その言葉にグレイは沈黙し、冷や汗をかく。

「・・・グレイさん。責めたりしませんからお話ください」

小出しにしてもお互いのためにならない。

グレイは、そのように結論付け、思い切って話す事にした。

「実は何かあった時に地下101階に行けるように転移魔法陣を書いてきました!あと、地下101階には動かなくなった【魔人形】が数十体転がってます!!」

悪気はないが悪いことをしている気分のグレイは自然と言葉遣いが敬語になる。

「・・・お話しくださりありがとうございますわ。その・・・他にはありませんか?」

アリシアは平常心を保とうとしながらグレイに返すが内心は動揺していた。

(封鎖された地下迷宮に行ける方法があるのは魔法を嗜むものとしては非常に興味がありますわ。行ける方法を残して置いたことは気持ちは凄くわかりますので別に良いですわ。ですが・・・【魔人形】ですか・・・イズさんがお話していたことですわよね。これは火種になりますわね・・・)

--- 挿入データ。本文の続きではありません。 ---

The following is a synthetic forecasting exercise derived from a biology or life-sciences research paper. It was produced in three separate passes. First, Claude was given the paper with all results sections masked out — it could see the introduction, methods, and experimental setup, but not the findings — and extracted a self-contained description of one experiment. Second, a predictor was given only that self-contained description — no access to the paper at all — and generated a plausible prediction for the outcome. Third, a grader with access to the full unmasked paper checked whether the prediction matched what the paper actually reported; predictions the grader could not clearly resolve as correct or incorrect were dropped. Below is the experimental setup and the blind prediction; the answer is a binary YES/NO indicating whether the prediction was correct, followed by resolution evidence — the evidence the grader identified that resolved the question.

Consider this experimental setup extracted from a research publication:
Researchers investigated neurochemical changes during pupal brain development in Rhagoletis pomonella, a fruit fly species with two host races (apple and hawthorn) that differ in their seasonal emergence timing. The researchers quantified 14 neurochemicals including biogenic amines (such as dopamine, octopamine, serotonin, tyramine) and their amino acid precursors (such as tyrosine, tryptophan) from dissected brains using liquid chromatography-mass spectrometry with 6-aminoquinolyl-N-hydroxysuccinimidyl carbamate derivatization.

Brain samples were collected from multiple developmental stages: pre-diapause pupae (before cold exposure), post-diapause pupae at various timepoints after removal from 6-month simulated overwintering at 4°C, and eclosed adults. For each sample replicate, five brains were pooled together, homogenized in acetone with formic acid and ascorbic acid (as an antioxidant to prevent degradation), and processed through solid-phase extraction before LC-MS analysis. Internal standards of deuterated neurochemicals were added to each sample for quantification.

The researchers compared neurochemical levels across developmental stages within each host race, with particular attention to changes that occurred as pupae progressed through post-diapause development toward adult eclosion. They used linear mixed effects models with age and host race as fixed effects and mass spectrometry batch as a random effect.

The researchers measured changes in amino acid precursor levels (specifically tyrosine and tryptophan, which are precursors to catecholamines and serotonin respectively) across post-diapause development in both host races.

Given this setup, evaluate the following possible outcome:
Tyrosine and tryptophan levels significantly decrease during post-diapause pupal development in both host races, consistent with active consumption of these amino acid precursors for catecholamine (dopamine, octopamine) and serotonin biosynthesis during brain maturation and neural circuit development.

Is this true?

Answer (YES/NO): NO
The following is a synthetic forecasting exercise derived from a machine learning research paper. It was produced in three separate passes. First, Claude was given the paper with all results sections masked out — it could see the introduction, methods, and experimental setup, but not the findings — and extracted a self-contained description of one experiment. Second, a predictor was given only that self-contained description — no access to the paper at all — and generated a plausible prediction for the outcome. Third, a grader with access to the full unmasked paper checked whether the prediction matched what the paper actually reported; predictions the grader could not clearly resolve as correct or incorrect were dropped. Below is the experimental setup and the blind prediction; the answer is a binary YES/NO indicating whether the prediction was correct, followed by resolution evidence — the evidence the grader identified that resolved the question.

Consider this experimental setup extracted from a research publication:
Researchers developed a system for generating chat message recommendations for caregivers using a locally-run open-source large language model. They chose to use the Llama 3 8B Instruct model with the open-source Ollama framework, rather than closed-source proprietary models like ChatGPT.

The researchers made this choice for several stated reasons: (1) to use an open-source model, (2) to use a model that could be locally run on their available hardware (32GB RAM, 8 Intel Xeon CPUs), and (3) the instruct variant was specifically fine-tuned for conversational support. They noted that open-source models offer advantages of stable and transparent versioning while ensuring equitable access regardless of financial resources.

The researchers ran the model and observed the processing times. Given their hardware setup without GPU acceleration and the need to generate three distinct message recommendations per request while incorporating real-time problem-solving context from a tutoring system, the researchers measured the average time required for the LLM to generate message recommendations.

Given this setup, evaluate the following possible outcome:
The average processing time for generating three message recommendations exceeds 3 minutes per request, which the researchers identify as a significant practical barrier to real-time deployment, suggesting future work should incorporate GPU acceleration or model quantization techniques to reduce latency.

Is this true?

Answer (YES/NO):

何と言うことだ、秘密にすべき事がどんどん増えていく。

「・・・他には無いと思うよ・・・たぶん・・・」

グレイが自信無さげに呟く。

アリシアは深い呼吸をひと吐きし、

「・・・そこは断言して欲しいですがまあいいですわ。今度落ち着いたら迷宮に私《わたくし》を連れて行ってくださいませんか?」

「うん。もちろん良いよ」

グレイは迷う素振りもせずに快諾する。

その全幅の信頼を受けたアリシアはとても嬉しく思いあることに気がつく。

(・・・良く考えてみますとグレイさんが魔法陣を書けても魔力的には遠く離れた場所への転移は出来ませんわ。それでも書いてきたということは・・・そもそも私《わたくし》と一緒に行くことしか頭に無かったということではないですかっ!?)

その事実に気づいたアリシアはまたもや顔が赤くなるのを感じたのだった。